Bringing the “Muse” in Museum


By Gabby Barry

Janet Song, Social Media Manager

Junior Rebecca Holt enjoyed a chilly Tuesday morning out of school, strolling with others along the sidewalk, admiring the cityscape of Manhattan and the elegance of the Victorian Gothic-styled Metropolitan Museum of Art, or the Met. For her, this field trip allowed her to invoke her “inner muse” and take a break from the tough bustle of academics.

“I love the Met, I love the city, and I love missing school,” she explains. “I also thought it would be inspirational to look at such an extensive collection of art.”

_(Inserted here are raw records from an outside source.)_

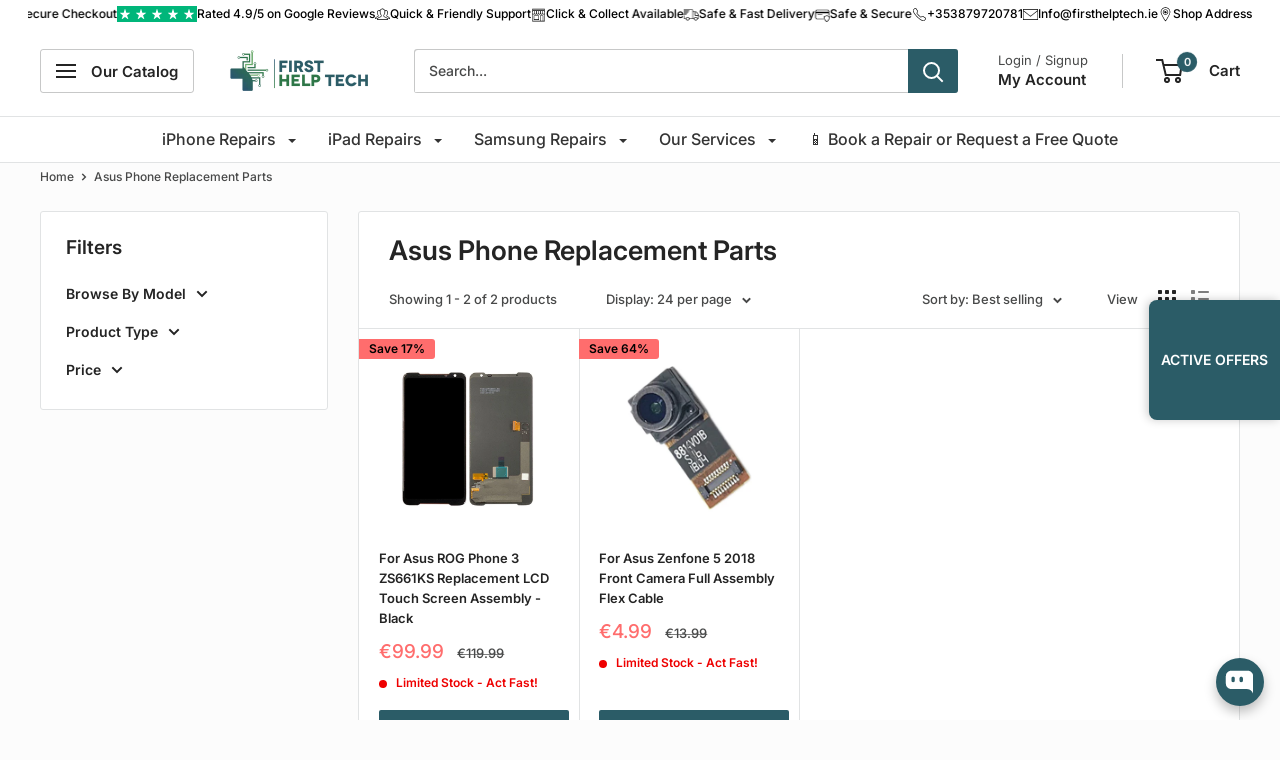

--- FILE ---
content_type: text/javascript
request_url: https://firsthelptech.ie/cdn/shop/t/23/assets/custom.js?v=102476495355921946141757687621
body_size: -569
content:
//# sourceMappingURL=/cdn/shop/t/23/assets/custom.js.map?v=102476495355921946141757687621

Students from Cinnabar, Kaleidoscope, and writing classes in Ward Melville visited the Met on October 17th to gather ideas for their current writing projects.

Prior to arriving at the Met, students received assignments to work on when the trip ended. Teachers who chaperoned the trip handed out examples of pieces from famous poets who took inspiration from art and incorporated into their own writing. These examples included “Landscape with the Fall of Icarus” by William Carlos Williams and “Edward Hopper’s Nighthawks” by Joyce Carol Oates. Students were asked to pick a piece of art that stuck most to them and write a piece based on it.

These writers took a full day off from school and toured the museum in small groups, stopping by the variety of exhibits that the museum offered, from ancient pottery crafted by the Sumerians, to the contemporary paintings of Paul Klee.

Rebecca’s personal favorite piece was a statue she noticed on her way to grabbing lunch. “It was an old man in extreme anguish,” she reports, “with three children grasping at his legs.”

When she visits museums on her free time, Rebecca admits that she prefers paintings over sculptures, but this one stuck out. “One of the children was holding on to the man’s legs and you could see the indent of his skin where the pressure of the child’s thumb was. The muscles of the man’s back were so intricate and defined. This meticulous statue left me awestruck.”

Overall, the trip proved to be a pleasant experience. “This trip exposed us to art so that we might be influenced to make our own through words,” Rebecca says. “It’s a beautiful thing to find ideas from someone else’s abstract thoughts. They could have lived thousands of years ago, and yet you are still touched by the emotion they poured into their craft.”